§ **Selected text**:
━━━━━━━━━━━━━━━━━━━━
Click Edit to set your preferences. In the new page that displays, expand a cloud tier (a family of instance types, such as a1 for AWS or B-series for Azure) to see individual instance types and the resources allocated to them. If you have several cloud providers, each provider will have its own tab.

Select your preferred instance types or cloud tiers, or clear the ones that you want to avoid. After you save your changes, the main page refreshes to reflect your selections.

If you selected a cloud tier and the service provider deploys new instance types to that tier later, then those instance types will automatically be included in your policy. Be sure to review your policies periodically to see if new instance types have been added to a tier. If you do not want to scale to those instance types, update the affected policies.

Consistent Resizing

Attribute	Default Setting
Consistent Resizing	Off

Consistent Resizing for User-defined Automation Policies

When you create a policy for a group of VMs and turn on Consistent Resizing, Turbonomic resizes all the group members to the same size, such that they all support the top utilization of each resource commodity in the group. For example, assume VM A shows top utilization of CPU, and VM B shows top utilization of memory. A resize action would result in all the VMs with CPU capacity to satisfy VM A, and memory capacity to satisfy VM B.

For an affected resize, the Actions List shows individual resize actions for each of the VMs in the group. If you automate resizes, Turbonomic executes each resize individually in a way that avoids disruption to your workloads.

Use this setting to enforce the same template across all VMs in a group when resizing VMs on the public cloud. In this way, Turbonomic can enforce a rule to size all the VMs in a group equally.

Consistent Resizing for Auto-discovered Groups

In public cloud environments, Turbonomic discovers groups that should keep all their VMs on the same template, and then creates read-only policies for them to implement Consistent Resizing. The details of this discovery and the associated policy vary depending on the cloud provider.

Azure

Turbonomic discovers Azure availability sets and scale sets.
- For availability sets, Turbonomic does not enable Consistent Resizing, but it can recommend scale actions for individual VMs in the availability set.
  
  When a scale action for a VM in an availability set fails due to insufficient resources in the compute cluster, the action remains pending. When you hover over the pending action, you will see a message indicating that action execution has been temporarily disabled due to a previous execution error in the availability set. Turbonomic assumes that all other VMs in the availability set will fail to scale due to the same resource issue, so it creates a temporary policy that disables action execution for the availability set. Specifically, this policy sets the action acceptance mode for scale actions to Recommend and stays in effect for 730 hours (one month). This means that for the duration of the policy, Turbonomic will continue to generate read-only, non-executable scale actions for individual VMs, so you can evaluate their resource requirements and plan accordingly. You can delete this policy if you need to re-enable action execution in the availability set.
- For scale sets, Turbonomic enables Consistent Resizing across all the VMs in the group. You execute those actions directly in Azure. If you do not need to resize all the members of a given scale set to a consistent template, create another policy for that scope and turn off Consistent Resizing.
━━━━━━━━━━━━━━━━━━━━
§ **Work instructions**:
[A] According to the Consistent Resizing text, how long does the temporary policy created after a failed scale action in an Azure availability set remain in effect?
[B] Rewrite as a short bulleted list the paragraph in the Consistent Resizing text that begins "When you create a policy for a group of VMs", keeping its main facts.
[C] Continue the Consistent Resizing text from the point where it stops.

§ **Dataset section**:
━━━━━━━━━━━━━━━━━━━━
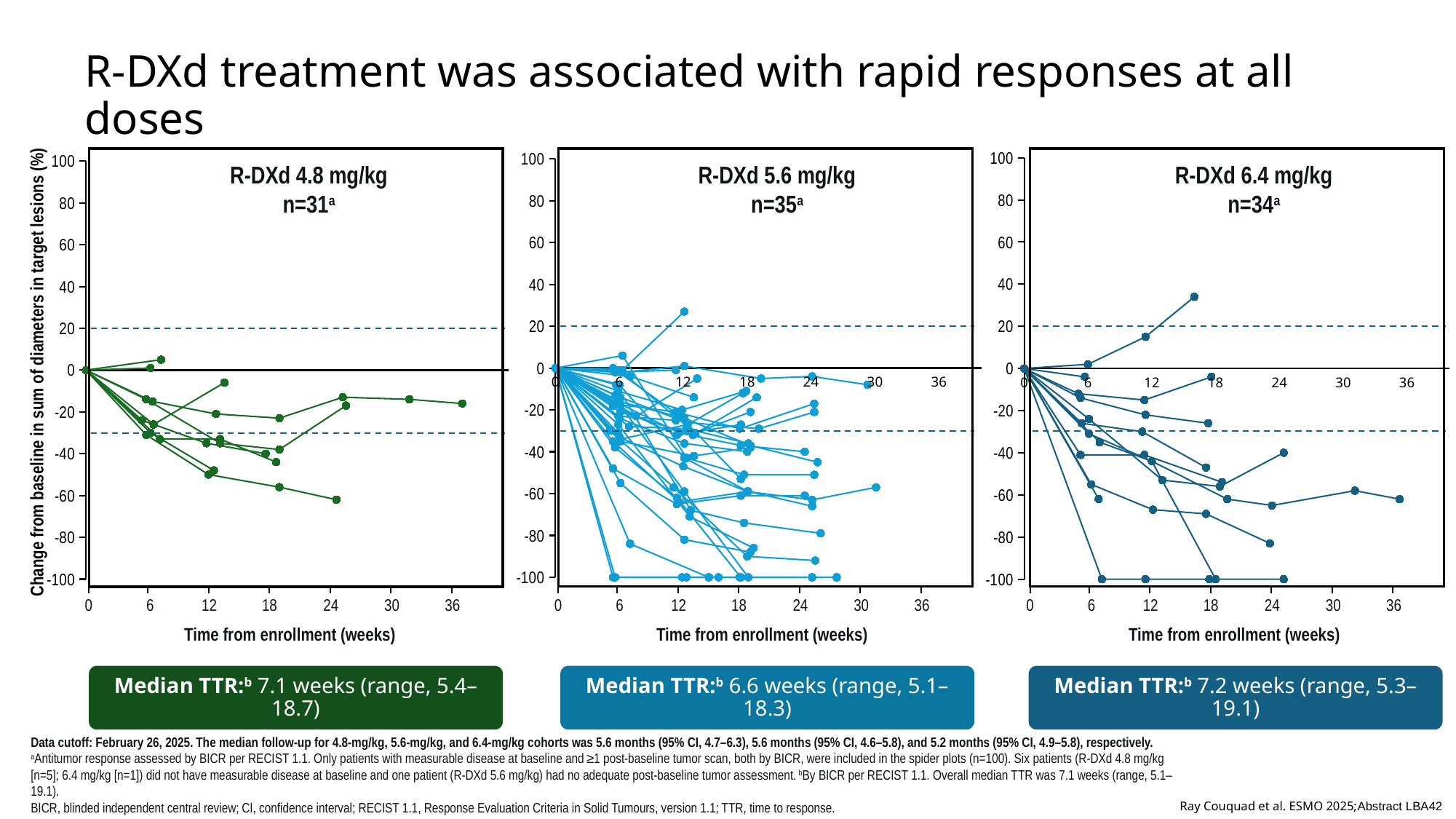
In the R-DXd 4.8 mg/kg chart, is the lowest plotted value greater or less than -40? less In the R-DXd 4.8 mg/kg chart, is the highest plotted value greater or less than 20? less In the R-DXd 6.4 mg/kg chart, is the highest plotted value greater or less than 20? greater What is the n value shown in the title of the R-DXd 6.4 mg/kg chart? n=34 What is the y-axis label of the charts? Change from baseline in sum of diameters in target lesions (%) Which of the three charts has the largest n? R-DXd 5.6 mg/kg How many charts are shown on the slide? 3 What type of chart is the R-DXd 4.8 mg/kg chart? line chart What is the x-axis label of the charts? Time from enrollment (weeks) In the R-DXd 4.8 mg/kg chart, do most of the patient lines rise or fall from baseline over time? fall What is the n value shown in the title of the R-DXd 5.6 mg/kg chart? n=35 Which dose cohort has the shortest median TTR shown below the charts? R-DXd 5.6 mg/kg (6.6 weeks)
━━━━━━━━━━━━━━━━━━━━
§ **Task-by-task results**:
[A] 730 hours (one month).

[B]
- With Consistent Resizing turned on for a group of VMs, Turbonomic resizes all group members to the same size.
- That size supports the top utilization of each resource commodity in the group.
- Example: if VM A shows top CPU utilization and VM B shows top memory utilization, every VM receives CPU capacity that satisfies VM A and memory capacity that satisfies VM B.

[C]
AWS

Turbonomic discovers Auto Scaling Groups and automatically enables Consistent Resizing across all the VMs in each group. You can choose to execute all the actions for such a group, either manually or automatically. In that case, Turbonomic executes the resizes one VM at a time. If you do not need to resize all the members of a given Auto Scaling Group to a consistent template, create another policy for that scope and turn off Consistent Resizing.

If you select one or all actions for the group either manually or automatically, Turbonomic will change the Launch Configuration for the Auto Scaling Group but it will not terminate the EC2 instances.

The following examples are some use cases for employing Consistent Resizing for a group.

If you have deployed load balancing for a group, then all the VMs in the group should experience similar utilization. In that case, if one VM needs to be resized, then it makes sense to resize them all consistently.
A common HA configuration on the public cloud is to deploy mirror VMs to different availability zones, where the given application runs on only one of the VMs at a given time. The other VMs are on standby to recover in failover events. Without Consistent Resizing, Turbonomic would tend to size down or suspend the unused VMs, which would make them unready for the failover situation.

When working with Consistent Resizing, consider these points:

You should not mix VMs in a group that has a Consistent Resizing policy, with other groups that enable Consistent Resizing. One VM can be a member of more than one group. If one VM (or more) in a group with Consistent Resizing is also in another group that has Consistent Resizing, then both groups enforce Consistent Resizing together, for all their group members.
If one VM (or more) is in a group with Consistent Resizing turned on, and the same VMs are in a group with Consistent Resizing turned off, the affected VMs assume the ON setting. This is true if you created both groups, or if Turbonomic created one of the groups for Azure Scale Sets or AWS Auto Scaling Groups.
For any group of VMs that enables Consistent Resizing, you should not mix the associated target technologies. For example, one group should not include VMs that are managed on both Azure and AWS platforms.
Charts that show actions and risks assign the same risk statement to all the affected VMs. This can seem confusing. For example, assume one VM needs to resize to address vCPU risk, and 9 other VMs are set to resize consistently with it. Then charts will state that 10 VMs need to resize to address vCPU risks.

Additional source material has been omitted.